This new technology will change the way that ocean science is conducted. Already, the large stream of data freely available on the Internet has allowed many creative and productive physical oceanographers to operate with little direct connection to the process of ocean measurement. This is good for science, since it brings more brains to bear on the important problems, and good for education, because it allows faculty and students across the world to participate in research. Oceanography is becoming much more like meteorology, with oceanographers distributed more widely across academia, government and industry and with a significant quantity of applied work. As in meteorology, research programs can now be firmly set within a synoptic context defined by the global observing system. We can, for example, study the links between productivity and ocean physics not just “in the Sargasso Sea,” but also at chosen locations within its eddy field.
It is inevitable that autonomous platforms will compete with the research fleet. Floats, gliders and moorings now allow us to sample the global ocean in ways that are impossible with ships. Two days of global ship time now cost roughly the same as a glider or 4-6 Argo floats. Today, most biogeochemical measurements are done from ships, thus providing a strong constituency for the maintenance of the fleet. As more and more biogeochemical oceanographers get their data from the web, rather than on cruises, this constituency will decrease. However, ships will always be able to measure more things in more detail than floats or gliders so there is plenty of room for creatively combining the two methodologies.

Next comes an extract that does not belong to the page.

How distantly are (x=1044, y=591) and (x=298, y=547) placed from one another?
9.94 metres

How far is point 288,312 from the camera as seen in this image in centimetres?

I hope that these new observing technologies will promote interdisciplinary research within oceanography and between it and the broader earth systems sciences. Physical oceanography has had remarkable success by focusing on the dynamics associated with the spatial and temporal variability of the ocean. The new sensors will allow physics and biogeochemistry to be sampled on the same space and time scales and thus lead to large advances the understanding their interconnections. Just as the observational tools of physical oceanography applied to geophysical fluid dynamics resulted in today’s observational system, we can hope that the new biogeochemical tools applied to rigorously test and improve today’s primitive biogeochemical models will also result in a system for understanding and predicting the ocean’s biogeochemistry. Such advances will occur only through the formation of effective interdisciplinary teams spanning the ocean and earth science disciplines.